start PROVIDED RECORDS

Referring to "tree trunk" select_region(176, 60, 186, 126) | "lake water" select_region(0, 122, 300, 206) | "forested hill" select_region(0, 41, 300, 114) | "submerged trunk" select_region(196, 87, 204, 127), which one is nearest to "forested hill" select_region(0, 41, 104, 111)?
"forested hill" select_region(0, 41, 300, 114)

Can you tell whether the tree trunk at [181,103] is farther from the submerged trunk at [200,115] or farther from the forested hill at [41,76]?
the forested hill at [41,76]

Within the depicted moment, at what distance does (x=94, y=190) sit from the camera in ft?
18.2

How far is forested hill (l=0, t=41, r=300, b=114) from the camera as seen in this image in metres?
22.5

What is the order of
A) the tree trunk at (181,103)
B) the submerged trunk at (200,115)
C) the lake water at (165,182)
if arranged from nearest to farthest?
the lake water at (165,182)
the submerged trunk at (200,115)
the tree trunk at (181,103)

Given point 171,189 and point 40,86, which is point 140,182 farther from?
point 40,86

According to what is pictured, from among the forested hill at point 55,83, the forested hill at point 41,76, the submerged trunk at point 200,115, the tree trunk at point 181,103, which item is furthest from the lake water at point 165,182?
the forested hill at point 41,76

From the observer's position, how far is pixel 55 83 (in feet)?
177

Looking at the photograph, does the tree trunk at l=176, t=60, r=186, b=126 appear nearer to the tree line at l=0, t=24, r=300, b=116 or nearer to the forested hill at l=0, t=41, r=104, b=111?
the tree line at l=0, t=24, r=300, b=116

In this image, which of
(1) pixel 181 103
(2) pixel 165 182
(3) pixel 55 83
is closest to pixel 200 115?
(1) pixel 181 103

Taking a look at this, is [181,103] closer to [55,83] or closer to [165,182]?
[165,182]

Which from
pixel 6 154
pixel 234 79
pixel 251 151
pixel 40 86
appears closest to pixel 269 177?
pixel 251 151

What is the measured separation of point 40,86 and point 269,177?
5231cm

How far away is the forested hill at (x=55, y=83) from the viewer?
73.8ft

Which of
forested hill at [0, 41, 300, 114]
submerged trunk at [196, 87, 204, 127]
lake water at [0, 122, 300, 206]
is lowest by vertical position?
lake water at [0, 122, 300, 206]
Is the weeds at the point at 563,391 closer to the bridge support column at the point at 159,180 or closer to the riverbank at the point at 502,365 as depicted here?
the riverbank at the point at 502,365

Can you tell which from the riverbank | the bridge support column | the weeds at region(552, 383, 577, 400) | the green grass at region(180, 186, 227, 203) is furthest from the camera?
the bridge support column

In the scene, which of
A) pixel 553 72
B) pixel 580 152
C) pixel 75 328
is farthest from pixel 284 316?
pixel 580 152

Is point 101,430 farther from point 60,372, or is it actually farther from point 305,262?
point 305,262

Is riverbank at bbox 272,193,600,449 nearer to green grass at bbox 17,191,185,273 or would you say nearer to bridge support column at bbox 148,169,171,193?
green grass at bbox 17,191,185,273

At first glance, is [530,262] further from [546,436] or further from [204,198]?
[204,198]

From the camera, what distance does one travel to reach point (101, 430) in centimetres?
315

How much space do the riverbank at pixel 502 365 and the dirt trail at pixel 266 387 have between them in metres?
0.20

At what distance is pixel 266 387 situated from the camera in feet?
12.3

end PROVIDED RECORDS

* _EXERCISE INSTRUCTIONS_:
Edit the entries from the line containing "From the camera, what" through the end of the entries, replacing "the camera" with "the viewer" and leaving everything else unchanged.

* _WRITTEN SOLUTION_:
From the viewer, what distance does one travel to reach point (101, 430) in centimetres?
315

How much space do the riverbank at pixel 502 365 and the dirt trail at pixel 266 387 have between them in metres?
0.20

At what distance is pixel 266 387 situated from the viewer in feet?
12.3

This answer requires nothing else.